Texto para análise:

▼▼▼

Farinha de trigo, ovos, fermento e leite somados a doses generosas de empenho, persistência e paixão pelo que faz. Esses são os ingredientes usados por Maria da Paz (Juliana Paes), em A Dona do Pedaço, para enfrentar as agruras da vida, recomeçar e ainda se manter como boleira, depois de ter perdido tudo. A receita, infalível na ficção, também se aplica à vida real. Sinônimo de luta e de garra, a personagem da novela das nove, muito mais do que divertir, inspira confeiteiras e empreendedoras Brasil afora. Conheça a trajetória de três mulheres que também colocam a mão na massa e seguem firmes com os mesmos propósitos de Maria da Paz: construir uma carreira no ramo da confeitaria e adoçar a vida de quem prova suas delícias. São receitas de vida, sobretudo, à base de amor e muita dedicação.
O ingrediente secreto
A porto-alegrense Bruna Tossi Longarai, 29 anos, já pode se considerar uma empresária de sucesso. Para manter funcionando a sede da confeitaria Bruna Trufas, em Canoas, e atender um média diária de 600 clientes (entre encomendas de tortas e trufas e de compras na loja), 23 pessoas estão empregadas. Entre elas, a mãe, Glaucinara Ribeiro Tossi, o pai, Luís César Monteiro Longarai, e a madrasta, Walia Borba, divididos entre os setores de atendimento, produção e delivery (telentrega).
Essa engrenagem perfeita, segundo a dona do negócio, tem dois ingredientes que nunca podem faltar: o amor que adquiriu pela confeitaria e a paixão que veio pela gestão empresarial.
Há nove anos, Bruna se viu obrigada a procurar uma alternativa para resolver as dificuldades financeiras que estava enfrentando. A saída foi produzir e vender trufas no cursinho pré-vestibular que frequentava em 2010. A inspiração para seguir nesse caminho surgiu ao visitar uma amiga de infância que também comercializava trufas – mas que, hoje, não produz mais. Caroline passou a receita de sucesso para Bruna.
– Quando comi, falei: “Meu Deus, o mundo precisa descobrir esse doce!”. Até hoje, sigo a mesma receita – diz.
Em 2011, já se sustentando do dinheiro de sua produção, ela entrou para a faculdade de Direito da PUCRS e seguiu vendendo os quitutes. A grande virada em sua vida ocorreu em 2016, quando abriu a sua primeira loja, em Porto Alegre, e decidiu abandonar a graduação no sétimo semestre.
– Foi um grande baque na minha família, pois eu tinha bolsa de estudos integral. Mas queria fazer uma coisa da qual eu gostasse – lembra Bruna.
Na mesma época, ela deu início ao curso de Marketing, na Faculdade Senac-RS, abriu a sua segunda loja, em Canoas, e engravidou de Daniela, sua única filha, hoje com dois anos.

▲▲▲

Dados coletados:
▼▼▼

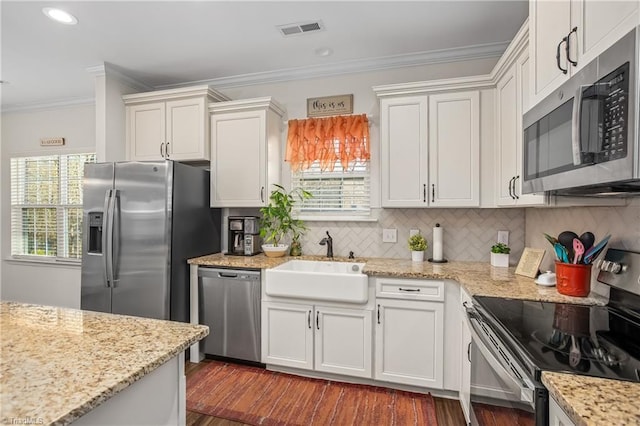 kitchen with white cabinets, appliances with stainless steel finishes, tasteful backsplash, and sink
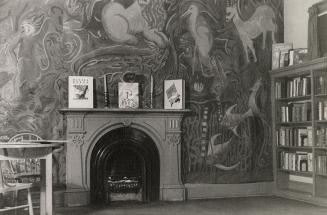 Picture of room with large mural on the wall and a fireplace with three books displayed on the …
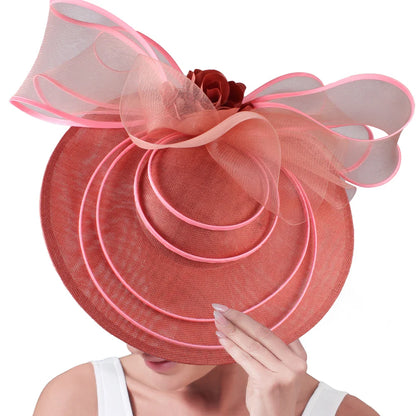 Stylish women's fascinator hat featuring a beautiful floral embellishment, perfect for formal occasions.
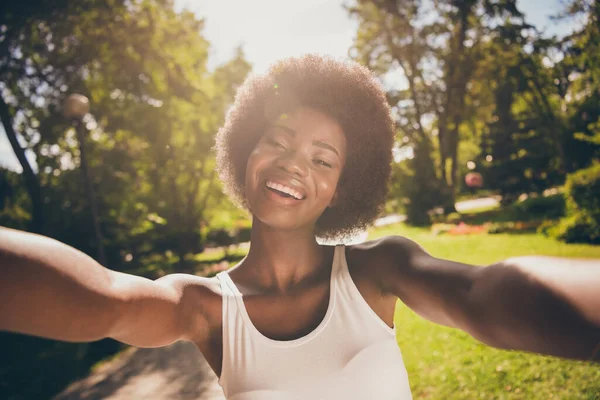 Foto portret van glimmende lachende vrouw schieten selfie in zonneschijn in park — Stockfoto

▲▲▲

Tarefa: Retome o texto sobre as confeiteiras inspiradas em Maria da Paz, escrevendo a continuação a partir da última frase apresentada.

Resposta escrita:
Menos é mais
Com a vida um tanto atribulada, em 2018, optou por fechar o empreendimento da Capital, seu segundo grande marco profissional:
– A partir do momento em que foquei no meu negócio com uma loja só, ele começou a expandir.
O faturamento, em um ano, aumentou 2.000%. Com o ajuste, Bruna passou de um quadro de quatro para 23 funcionários. E, há quase dois meses, inaugurou a nova sede em Canoas em outro endereço. Hoje, ela não coloca mais a mão na massa. Sua maior preocupação é gerir o negócio, o que não significa que deixe de conferir de perto o sabor dos doces que levam a sua assinatura.
– Acompanho flashes da novela, me identifico muito com a Maria da Paz em relação à exigência de qualidade. Prefiro não vender do que oferecer algo que não esteja bom – afirma Bruna, que oferece à clientela doces de R$ 5 a R$ 190:
– Hoje, o meu trabalho me proporciona isso: fui conhecer confeitarias que são referências para mim. Antes, eu não tinha a oportunidade de ir a lugares em Goiás, São Paulo e Santa Catarina que são importantes.
Ficha técnica
/// Cereja do bolo: o amor à receita, segundo Bruna, faz toda a diferença no resultado do doce.
/// Receita de ouro: trufa de chocolate, leite condensado e morango
/// Instagram: @brunatrufas
Sabor caseiro
Luciane Ruperti, 46 anos, do bairro Bela Vista, em Alvorada, combinou o gosto por decoração com a aptidão pela confeitaria para criar a sua marca, Divina’ Artes. Depois de mais de 16 anos trabalhando como auxiliar de laboratório, ela decidiu dar uma guinada profissional. Cansada dos plantões noturnos e sonhando com uma nova carreira, em abril de 2018, começou a participar de cursos especializados na produção de brigadeiros e bolos artísticos.
– Mas aprendi a cozinhar com a minha mãe. O pão de ló, aprendi com ela, que sempre cozinhou muito bem. Hoje em dia, ela acaba me perguntando como é que faz, já não se lembra bem (risos) – conta sobre dona Irene, 73 anos.
Daí em diante, suas delícias passaram a ser comercializadas para colegas de trabalho e para os amigos dos três filhos, Bruna, 28 anos, Diego, 25, e Vitor, 18.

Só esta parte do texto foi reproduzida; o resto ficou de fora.